Does that sound reasonable?

I think you are right about this and I like the approach, but please wait for others’ opinion if you decide to work on this.

Yes, that is what I meant.

Sounds good to me.

Is that what other compilers do? Besides the overheads of allocating memory from the heap this might also affect the promotion to values by LLVM and hence other optimisations. fstack-arrays is generally switched ON only with Ofast, meaning we might not get the benefits at O3. HPC systems usually have unlimited stack switched ON. Anyway there is definitely a point to having two versions, one on the stack and other on the heap switchable by a flag, we can decide the policy later.

Yes. If the barrier is marked “aligned” it would even already be eliminated by the openmp-opt pass in llvm if there is not side-effect before it. Though, we never tested this on the host.
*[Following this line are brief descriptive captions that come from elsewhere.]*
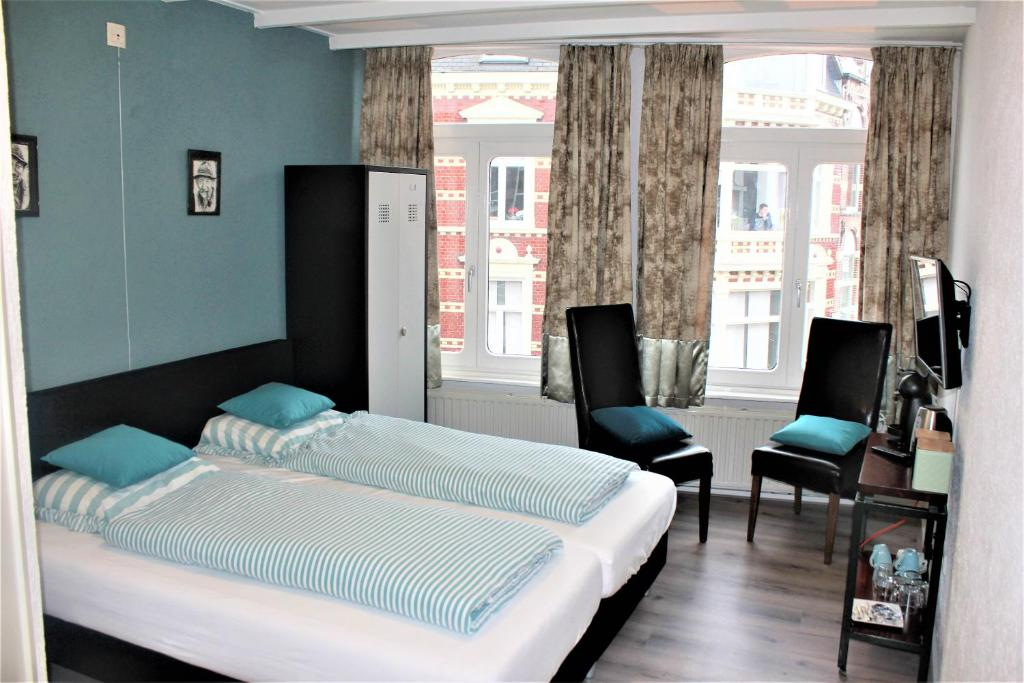 Een bed of bedden in een kamer bij B&B Bonjoere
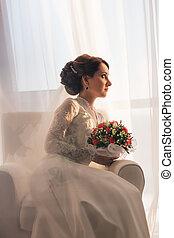 Elegant young bride in wedding dress, studio shot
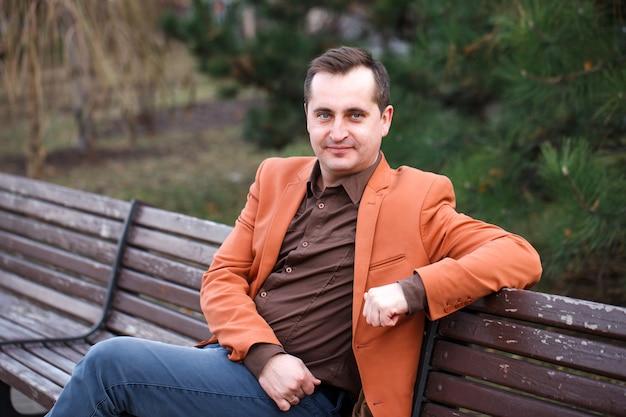 Un hombre de más de 40 años con problemas de calvicie está sentado en el banco.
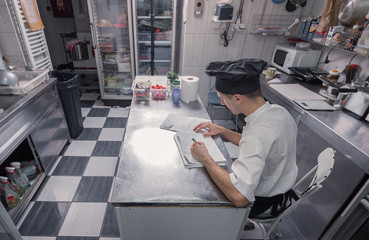 chef ordering writing papers kitchen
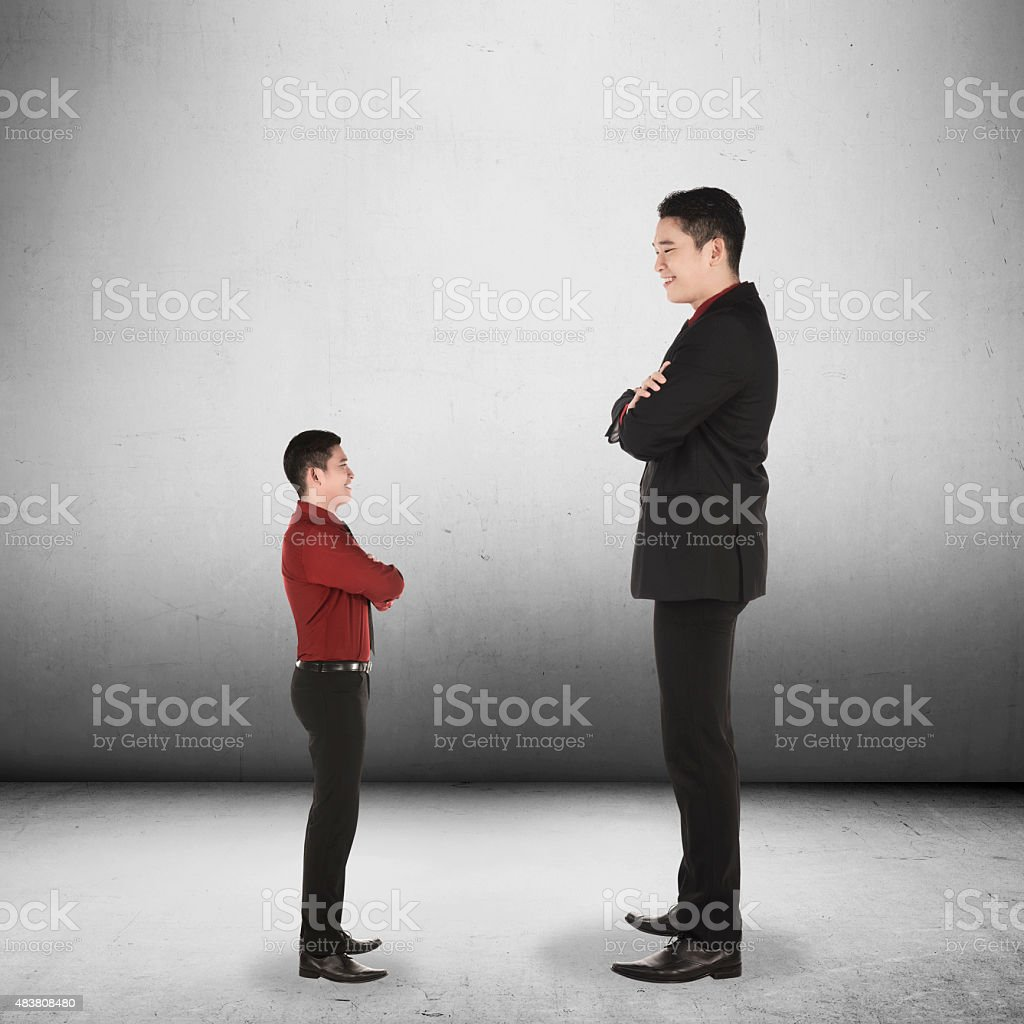 Big boss looking at smaller worker stock photo
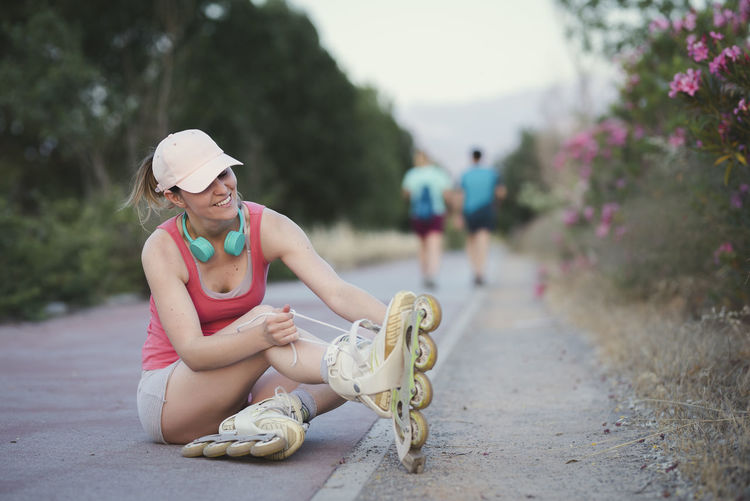 Blond girl wearing a pale pink cap and sports clothes sitting on the woman getting ready for skating in the park with her headphones on listening to the music. Adult Casual Clothing Clothing Day Focus On Foreground Full Length Hairstyle Hat Incidental People Leisure Activity Lifestyles Nature One Person Outdoors Plant Portrait Real People Sitting Sun Hat Women Young Adult
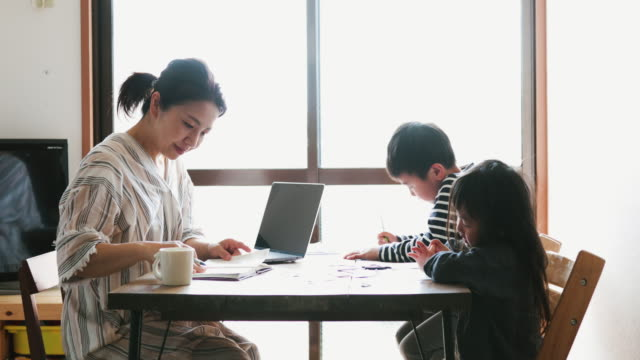 Mother working from home with children Asian mother is working with laptop while her son and daughter are studying in the living room. life balance stock videos & royalty-free footage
Alright, I am working on this fix. I am not aware of the aligned attribute and so I don’t fully understand what you mean by marking the barrier as aligned. Can you please give an example/link for reference @jdoerfert ? Thank you!
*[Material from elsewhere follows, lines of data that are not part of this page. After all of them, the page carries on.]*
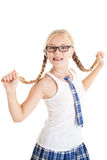 Schoolgirl stretches aside their long braids. Stock Images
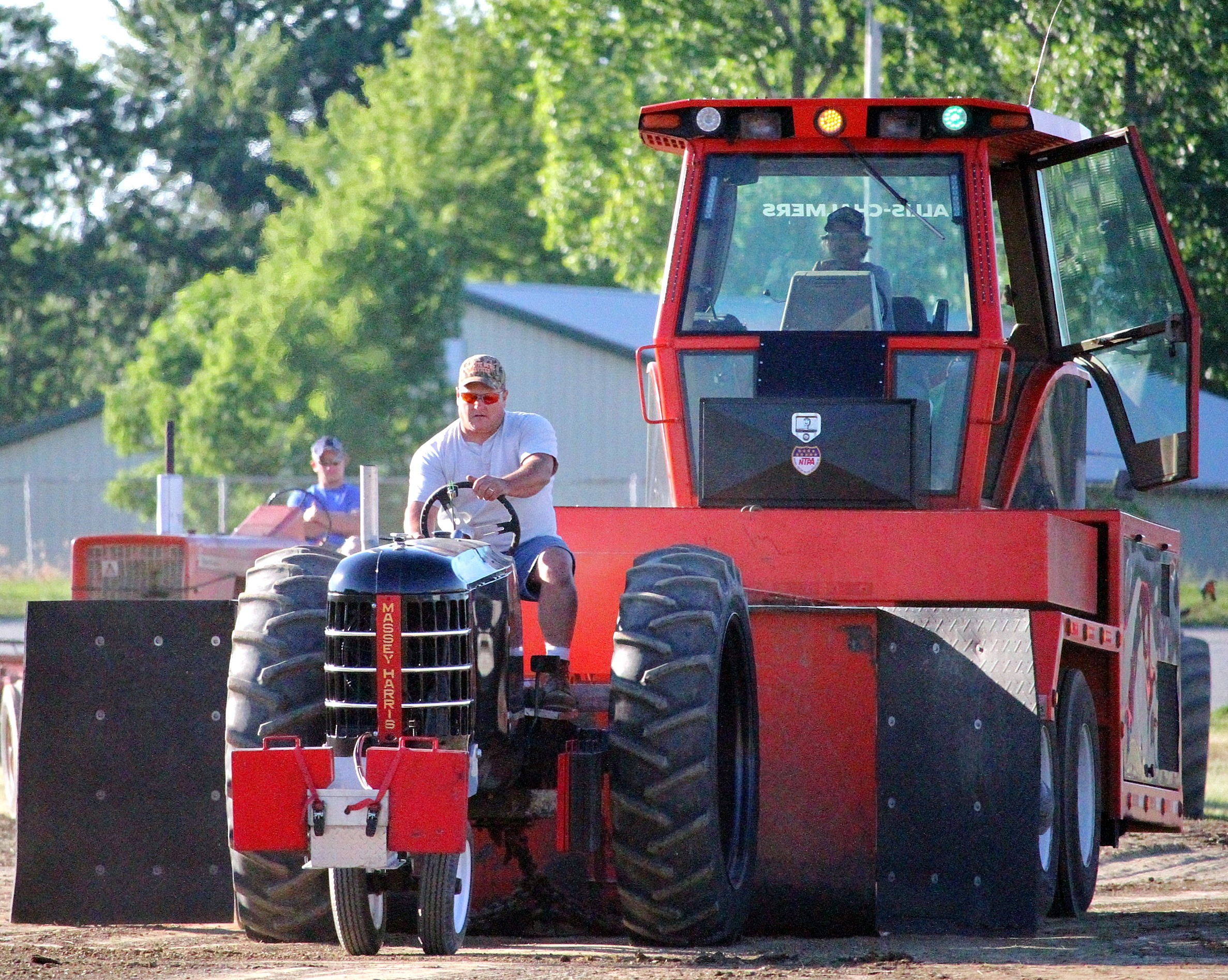 Crawford County NowBob StrohmBarry Flutypulls the sled, during Friday evening's antique tractor pull.
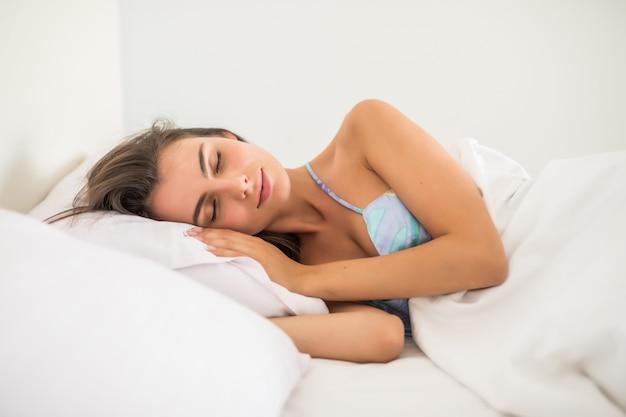 Jeune femme au repos au lit avec les mains à côté de sa tête sur l'oreiller.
Is that what other compilers do? Besides the overheads of allocating memory from the heap this might also affect the promotion to values by LLVM and hence other optimisations. fstack-arrays is generally switched ON only with Ofast, meaning we might not get the benefits at O3. HPC systems usually have unlimited stack switched ON. Anyway there is definitely a point to having two versions, one on the stack and other on the heap switchable by a flag, we can decide the policy later.
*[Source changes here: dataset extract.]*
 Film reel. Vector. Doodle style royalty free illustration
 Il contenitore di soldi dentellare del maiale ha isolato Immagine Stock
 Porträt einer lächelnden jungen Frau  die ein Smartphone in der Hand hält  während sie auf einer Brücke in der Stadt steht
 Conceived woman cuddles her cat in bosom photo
I didn’t check other compilers. I tested allocation of one large string (character in Fortran code) on stack failed on my computer. Not sure if it will fail for the privatized array. I agree this is not one priority owrk. We can delay it and check if it will fail when we test a lot of workloads.

Don’t worry about this now. This is what we do in the GPU device runtime ⚙ D112153 [OpenMP] Introduce aligned synchronization into the new device RT. As I said, this is not really something we have looked at on the Host yet.